----- Trecho do texto -----

Praga é a metrópole medieval por excelência na Europa. Nenhuma outra capital ou cidade de porte no continente se compara a ela na qualidade ou estatura da sua bem-preservada herança do medievo. Até mesmo porque a maioria das capitais de hoje eram meras vilas ou nem existiam ainda naquela época, quando Praga já era assento imperial. Pontes de 1300, igrejas góticas, ruelas de longevas pedras, e castelos de época por entre as colinas e matas dos arredores.
Embora tenha recentemente já caído nas graças dos turistas (inclusos aí muitos brasileiros) e ficado algo lotada de visitar hoje em dia, Praga continua sendo um lugar relativamente econômico e singularmente bonito na Europa.
Não é puro medievo; a fila andou e Praga também se abarcou de muita arquitetura barroca e Art Nouveau.
Seu charme tem elementos comuns da Europa Central, mas também aspectos medievais que a tornam única. Não é puro medievo; a fila andou e Praga também se abarcou de muita arquitetura barroca e Art Nouveau. É uma visita quase obrigatória a quem se interessa por legado histórico e artístico na Europa.
Eu já vim aqui cinco vezes, o que deve contar algo. A primeira foi há mais de uma década, quando Praga ainda não era tão cotada para turismo quanto é hoje. Tentarei contar das minhas andanças e sensações da cidade ao mesmo tempo em que mostro as suas atrações principais.
Acompanhem-me.

-----

[Tarefa a realizar]: Dê sequência ao texto sobre Praga, começando logo depois da última frase apresentada. A listagem vem de uma fonte diferente da do texto sobre Praga.

----- Dados fornecidos -----

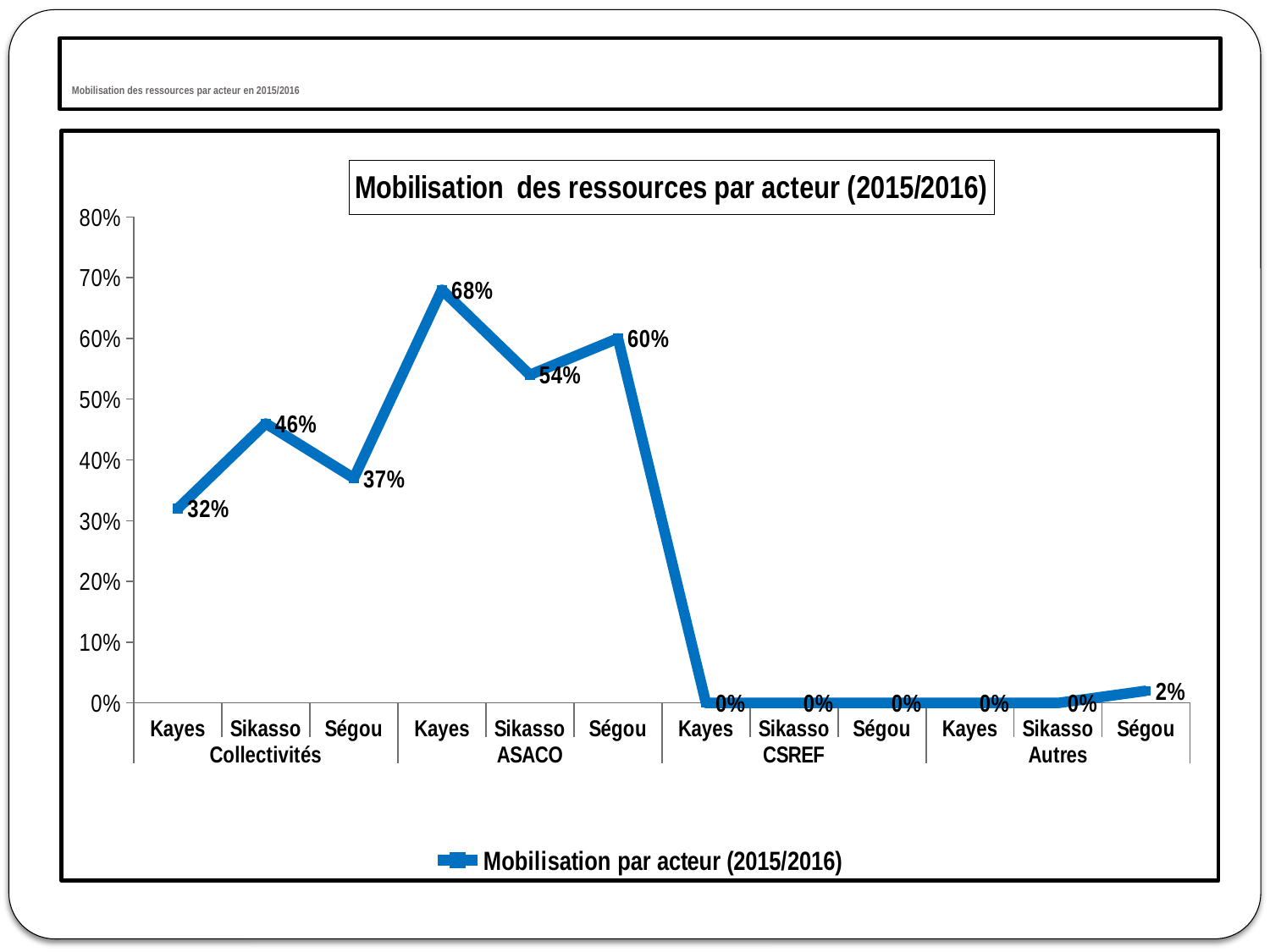
What is the value for Sikasso under ASACO? 54% What is the value for Ségou under Autres? 2% What is the title of the chart? Mobilisation des ressources par acteur (2015/2016) How many data points are plotted on the chart? 12 Is the value for Kayes under ASACO greater or less than 60%? greater What is the value for Kayes under Collectivités? 32% What is the difference between the values for Sikasso under Collectivités and Ségou under Collectivités? 9% Which category has the highest value? Kayes (ASACO) What is the difference between the values for Kayes under ASACO and Ségou under ASACO? 8% Which is larger, the value for Ségou under ASACO or the value for Sikasso under Collectivités? Ségou under ASACO What kind of chart is shown? line chart How many series does the legend list? 1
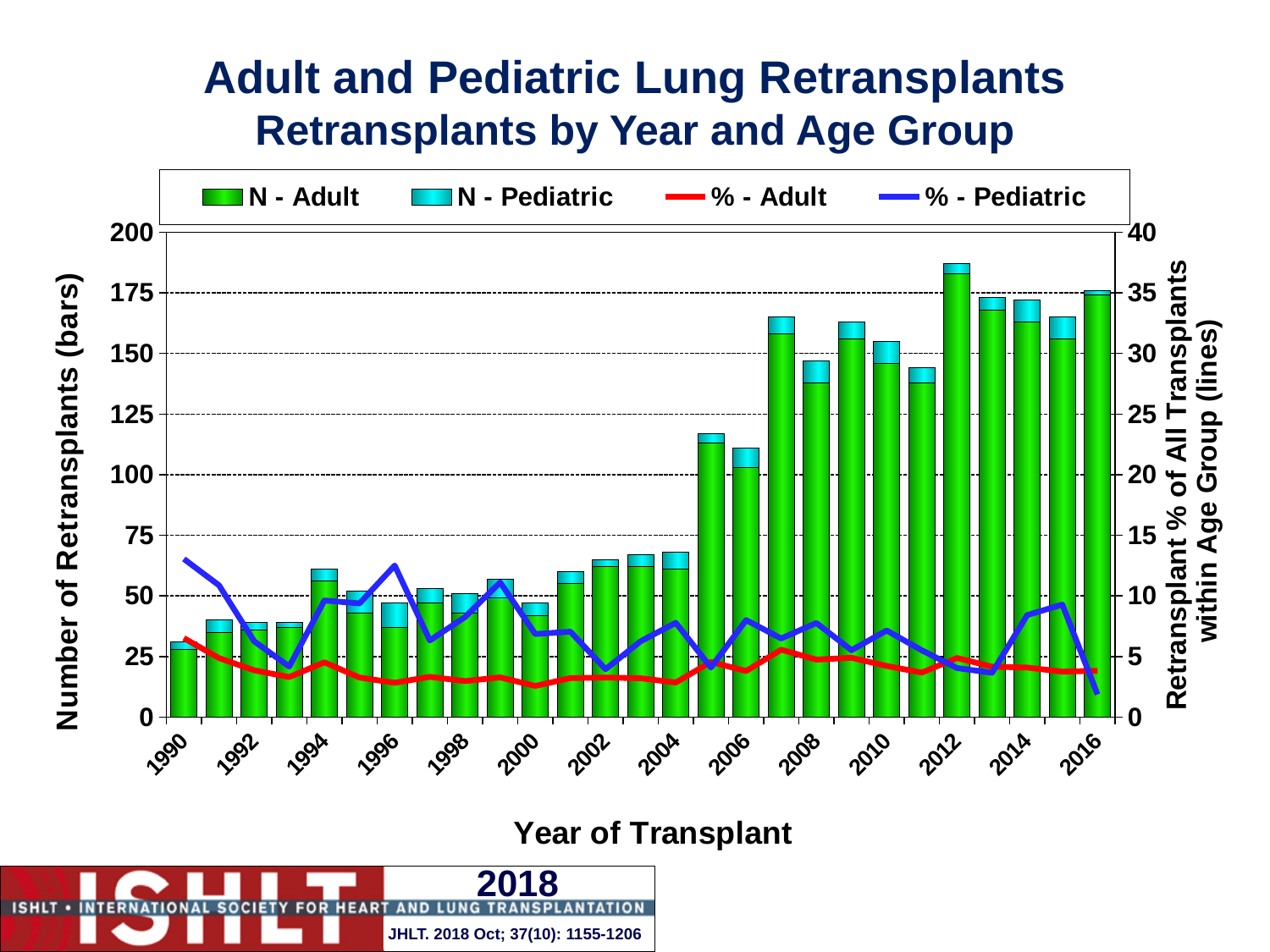
What is the title of the right-hand vertical axis? Retransplant % of All Transplants within Age Group (lines) Overall, do the bars for number of retransplants rise or fall from 1990 to 2016? rise In which year is the % - Pediatric line at its lowest point? 2016 Which year has the tallest bar for total number of retransplants? 2012 Is the total number of retransplants in 2012 greater or less than 175? greater Is the total number of retransplants in 2005 greater or less than 100? greater Which year has a taller bar, 2011 or 2012? 2012 What kind of chart is shown on the slide? A combination bar and line chart How many series does the legend list? 4 Which year has the shortest bar for total number of retransplants? 1990 Is the total number of retransplants in 1990 greater or less than 50? less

-----

[Resposta à tarefa]:
Aos perdidos na geografia, Praga é a capital da atual Tchéquia, que já foi República Tcheca, Tchecoslováquia, e Reino da Boêmia antes disso. A mudança mais recente (oficializada em 2016) é mera questão de relações públicas, pois diziam que “República Tcheca” era muito comprido para caber nos souvenirs e peças promocionais (é sério).
Em verdade, se chamamos a Federação Russa de Rússia e a ex-irmã República Eslovaca de Eslováquia, entre outros, não há por que não fazer o mesmo à Tchéquia. Os próprios tchecos usam ambos no seu idioma, alternando entre Česko ou Česká Republika. (Já quem perdeu as aulas de História ou as teve antes de 1993, nesse ano Tchéquia e Eslováquia decidiram se separar pacificamente e formaram dois países distintos.)

Os brasileiros tendemos a achar que toda a Europa é rica e desenvolvida, mas não é esse o caso. O antigo “Leste Europeu” são outros quinhentos. Eu, que já havia viajado por vários países da Europa Ocidental e já morava na Holanda quando vim aqui a primeira vez, fiquei impressionado quando meu trem desde Amsterdã cruzou a fronteira — já aberta — entre Alemanha e Tchéquia. Era minha primeira vez em Praga e também no geral na antiga Europa comunista.
Carros lata-velha à beira da ferrovia combinavam com um casario algo acabado nas cidadezinhas do interior, como quando meu trem passou por Ústí nad Labem a caminho de Praga. Era uma manhã fria de inverno, após o Natal.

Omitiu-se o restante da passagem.